# Best milk replacer



## midlothianffa (May 5, 2013)

What's the best milk replacer for boer kids ours don't seem to grow at all on dumor replacer


----------



## Zzpygmies (Oct 31, 2014)

I just use whole cows milk.. I have great results, my kids grow well. You can't tell the difference between my dam raised and bottle raised kids.


Raising NPGA pygmy goaties


----------



## midlothianffa (May 5, 2013)

Thanks 
We used to use the cows milk I couldn't remember how well they did on it


----------



## ksalvagno (Oct 6, 2009)

Land O Lakes Does Match is a much better replacer than Dumor. It is worth it to pay for the better quality replacers.


----------



## nancy d (Oct 5, 2007)

What we do for any bottle kids is the following;

1 can evap & 2 cups half n half to a gallon of whole milk, then a pinch of probiotic powder to each bottle.

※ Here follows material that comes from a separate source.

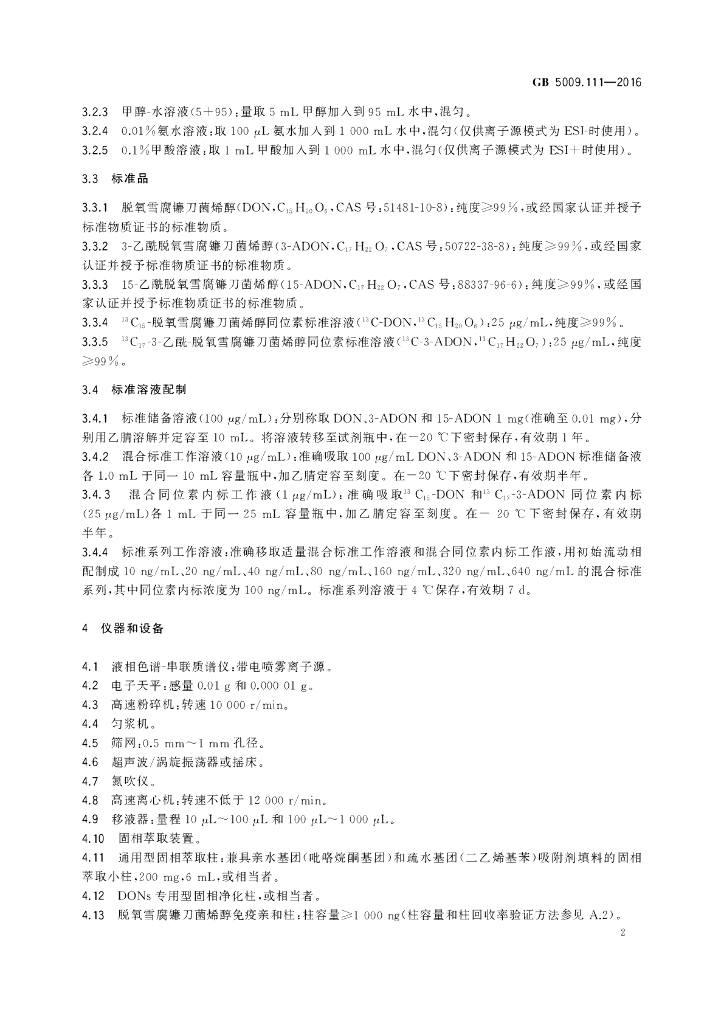 GB 5009.111-2016 标准预览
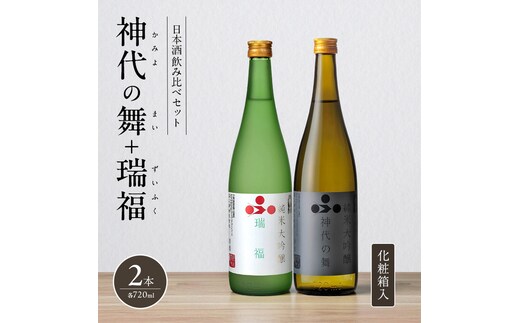 日本酒 飲み比べセット 720ml 2本 純米酒 神代の舞 瑞福 化粧箱入り 飲み比べ セット 詰め合わせ 純米吟醸酒 純米大吟醸酒 清酒 山田錦 お酒 酒 アルコール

Buttermilk is better than the half n half but I can never find whole buttermilk.


----------



## J.O.Y. Farm (Jan 10, 2012)

I use whole cows milk here too if for some reason I don't have enough milk.. Most of the time it's mixed with my goat milk..
I agree with Karen, if your going to give a replacer, make sure it's a good one  your better off spending more on a good one, then feeding them a crappy one...


----------



## midlothianffa (May 5, 2013)

Thanks everyone we don't have enough room in the fridge for the cows milk so we got the land o lakes brand


----------



## lottsagoats1 (Apr 12, 2014)

I have always had great luck with Sav A Calf kid milk replacer.


----------



## rebelINny (Feb 7, 2014)

Manna pro kid formula is my formula of choice IF I have to use it. But I do usually mix half n half with whole cow milk as well


----------



## J-TRanch (Jan 31, 2014)

Whole cows milk with a can of evaporated milk. My kids grow well on it... if you can at all, raw goats milk is the best though.


----------



## lovinglife (Jun 6, 2013)

I have had good luck with calf replacer that is 100% milk. Goats don't do well on soy which is in lots of milk replacers. It is expensive but worth it. I usually try to add some goat milk with it, but sometimes I just don't have enough so its all replacer, so far no problems.


----------